# TASK ITEM
Can you extend the news report on Ozempic and ageing below, picking up right after its last sentence?

# SUPPLIED PASSAGE
____________________

The is available under the brand names Wegovy and Ozempic (Photo by Reuters)
The is available under the brand names Wegovy and Ozempic (Photo by Reuters)

The anti-obesity drug Ozempic could slow down ageing and has “far-reaching benefits” beyond what was imagined, researchers have suggested.

Multiple studies have found semaglutide (available under the brand names Wegovy and Ozempic) reduced the risk of death in people who were obese or overweight and had cardiovascular disease without diabetes, The Independent reported.

Responding to research published in JACC, the flagship journal of the American College of Cardiology, Professor Harlan M Krumholz from the Yale School of Medicine, said: “Semaglutide, perhaps by improving cardiometabolic health, has far-reaching benefits beyond what we initially imagined.”

He added: “These ground-breaking medications are poised to revolutionise cardiovascular care and could dramatically enhance cardiovascular health.”

Multiple reports also quoted Professor Krumholz saying: “Is it a fountain of youth?”

He said: “I would say if you’re improving someone’s cardiometabolic health substantially, then you are putting them in a position to live longer and better.

“It’s not just avoiding heart attacks. These are health promoters. It wouldn’t surprise me that improving people’s health this way actually slows down the ageing process.”

____________________

# DATA BELOW
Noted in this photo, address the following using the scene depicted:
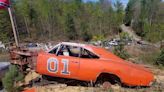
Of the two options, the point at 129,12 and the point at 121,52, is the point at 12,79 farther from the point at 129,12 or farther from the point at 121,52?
the point at 129,12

____________________

# ANSWER SPACE
The studies, presented at the European Society of Cardiology Conference 2024 in London, were produced from the Select trial which studied 17,604 people aged 45 or older who were overweight or obese and had established cardiovascular disease but not diabetes.

They received 2.4 mg of semaglutide or a placebo and were tracked for more than three years.

A total of 833 participants died during the study with 5 percent of the deaths were related to cardiovascular causes and 42 per cent from others.

Infection was the most common cause death beyond cardiovascular, but it occurred at a lower rate in the semaglutide group than the placebo group.

People using the weight-loss drug were just as likely to catch Covid-19, but they were less likely to die from it – 2.6 percent dying among those on semaglutide versus 3.1 per cent on the placebo.

Researchers found women experienced fewer major adverse cardiovascular events, but semaglutide “consistently reduced the risk” of adverse cardiovascular outcomes regardless of sex.

Dr Benjamin Scirica, lead author of one of the studies and a professor of cardiovascular medicine at Harvard Medical School, said: “The robust reduction in non-cardiovascular death, and particularly infections deaths, was surprising and perhaps only detectable because of the Covid-19-related surge in non-cardiovascular deaths.

“These findings reinforce that overweight and obesity increases the risk of death due to many etiologies, which can be modified with potent incretin-based therapies like semaglutide.”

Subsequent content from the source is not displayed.